▸ **WORK REQUIRED**
Which lines should be repeated? Exactly the one containing "family: Cercopithecidae" and every line after it through the end of the entries below.

(Collection entries)
_ _ _
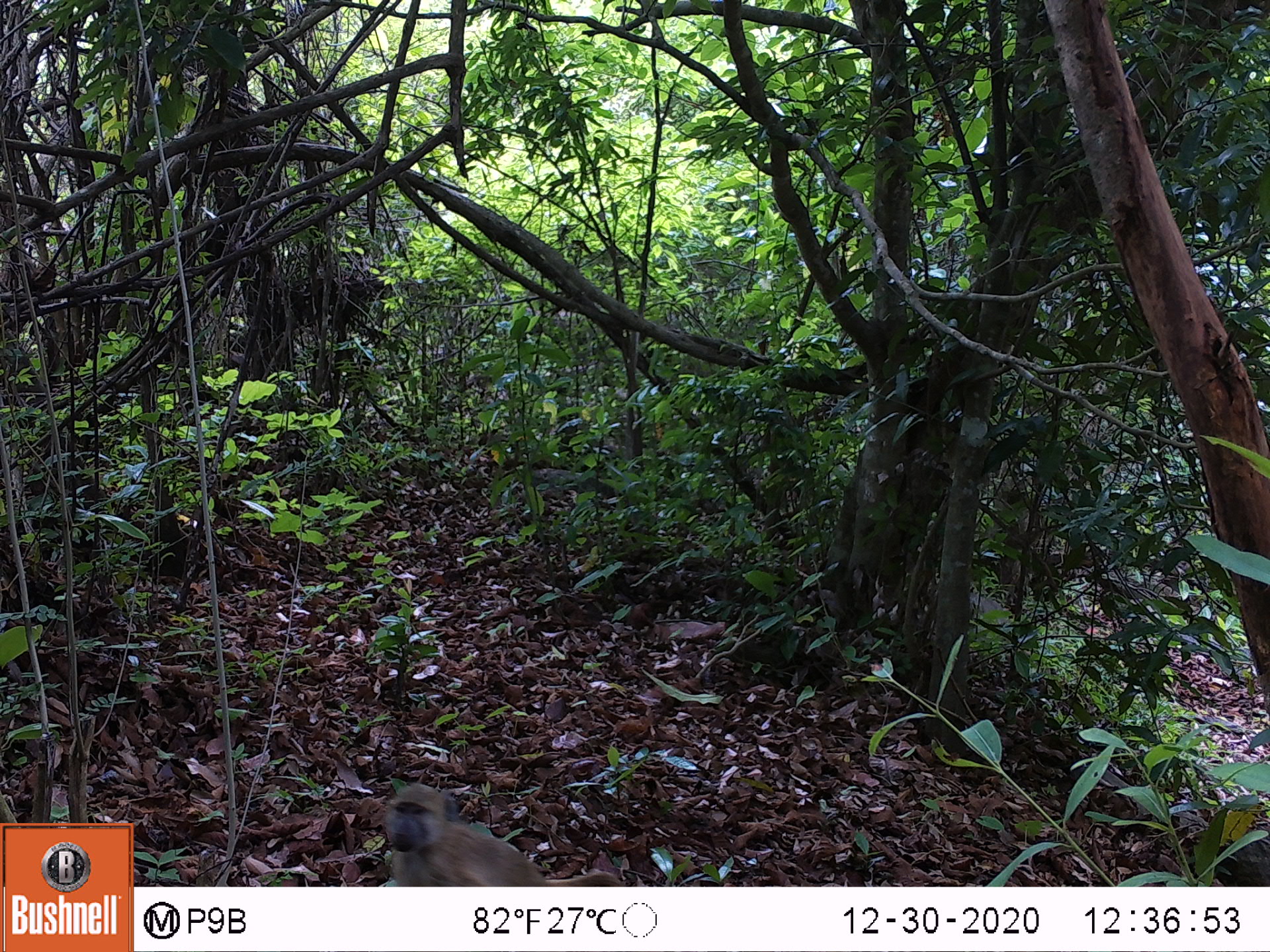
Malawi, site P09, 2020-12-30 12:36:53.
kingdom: Animalia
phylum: Chordata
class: Mammalia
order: Primates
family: Cercopithecidae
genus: Papio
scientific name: Papio cynocephalus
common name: yellow baboon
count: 1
_ _ _
▸ **SOLUTION TO THIS EXERCISE**
family: Cercopithecidae
genus: Papio
scientific name: Papio cynocephalus
common name: yellow baboon
count: 1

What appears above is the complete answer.